I'm not sure the pressures can be equated to lph vs bar. Tbh, I don't think you'll find an air pump that will cut it.


----------



## Gary Nelson (16 Feb 2013)

The Ehiem air stones are good, adjustable and will give you micro bubbles on the fine setting.


----------



## Palm Tree (17 Feb 2013)

What about wooden airstones?


----------



## nduli (17 Feb 2013)

Gary Nelson said:


> The Ehiem air stones are good, adjustable and will give you micro bubbles on the fine setting.



Adjustable? 

Jumps out of bed to investigate.....


----------



## nduli (17 Feb 2013)

Palm Tree said:


> What about wooden airstones?



Yep read about those last night. Will look into when I am near my Lfs again.


----------



## nduli (17 Feb 2013)

nduli said:


> Adjustable?
> 
> Jumps out of bed to investigate.....



Adjusted. Much happier. Thanks for pointer.


----------



## Ed Seeley (17 Feb 2013)

First of all using an air pump won't give you oxygen bubbles - it will give you air bubbles in the tank that are mainly nitrogen.  If you want O2 bubbles, get an O2 cylinder and then you could run it just like a CO2 cylinder using an atomiser.
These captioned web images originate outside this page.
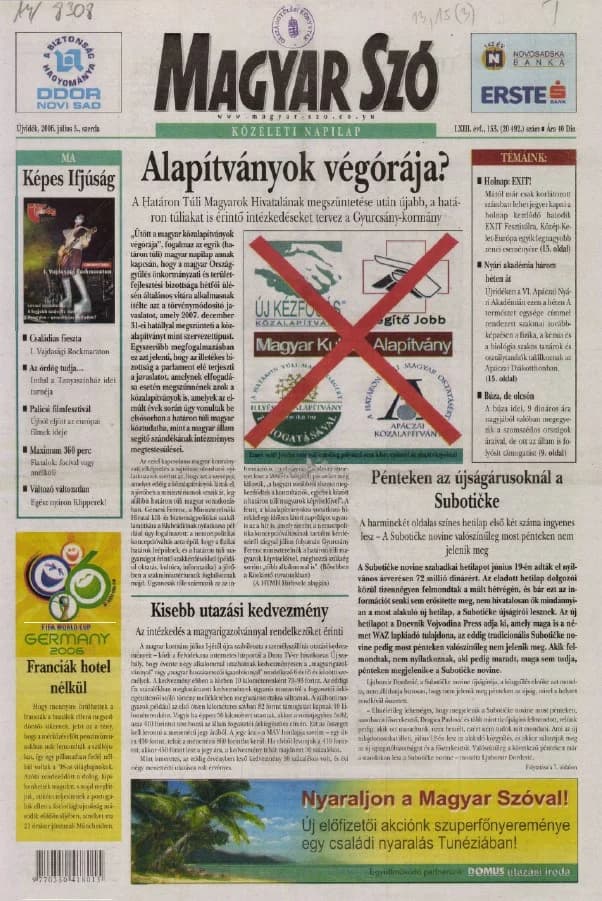 Magyar Szó, 63. évf. 2006. július 5. 153. sz. 1–20. oldal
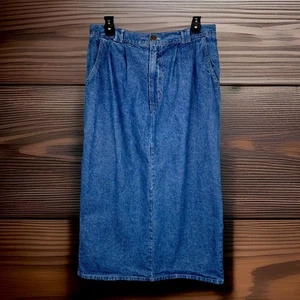 Gonna jeans vintage Y2K donna taglia 14P petite matita blu denim spacco posteriore Cherokee - Foto 1 di 4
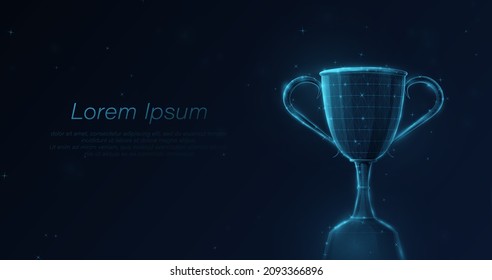 3d Trophy. Champions award, success, and winning concept. Low polygon line, triangles, and particle style design. geometric wireframe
Second, why do you want such tiny air bubbles?  What's the aim?  The main function of air in an aquarium is to move the water increasing the amount of water exposed to the air for gaseous exchange, as well as slightly increasing the surface area of water exposed to air by including the surface area of the bubbles too.  However in a lightly stocked tank you probably wouldn't need any more circulation past the air used to run a gentle air powered filter.


----------



## nduli (17 Feb 2013)

Ed, thanks for the guidance. What's the logic behind mainly nitrogen bubbles? 
I wanted smaller bubbles as the tank is small and to disturb surface a little to break up slight surface scum and improve O2 exchange in water given there are shrimps in there, ps and I love the diffusers so aesthetic aspect to it too


----------



## Ed Seeley (17 Feb 2013)

nduli said:


> Ed, thanks for the guidance. What's the logic behind mainly nitrogen bubbles?


 
Atmosphere of Earth - Wikipedia, the free encyclopedia
Air is 78% Nitrogen, 21% Oxygen and around 1% of everything else.



nduli said:


> I wanted smaller bubbles as the tank is small and to disturb surface a little to break up slight surface scum and improve O2 exchange in water given there are shrimps in there, ps and I love the diffusers so aesthetic aspect to it too


 
Sounds like you just need a small fine air stone.


----------



## nduli (17 Feb 2013)

Ed Seeley said:


> Atmosphere of Earth - Wikipedia, the free encyclopedia
> Air is 78% Nitrogen, 21% Oxygen and around 1% of everything else.
> 
> (Sheepish....), everyday is a school day.
> ...



The eheim has been adjusted and bubbles are small enough. Thanks for guidance.


----------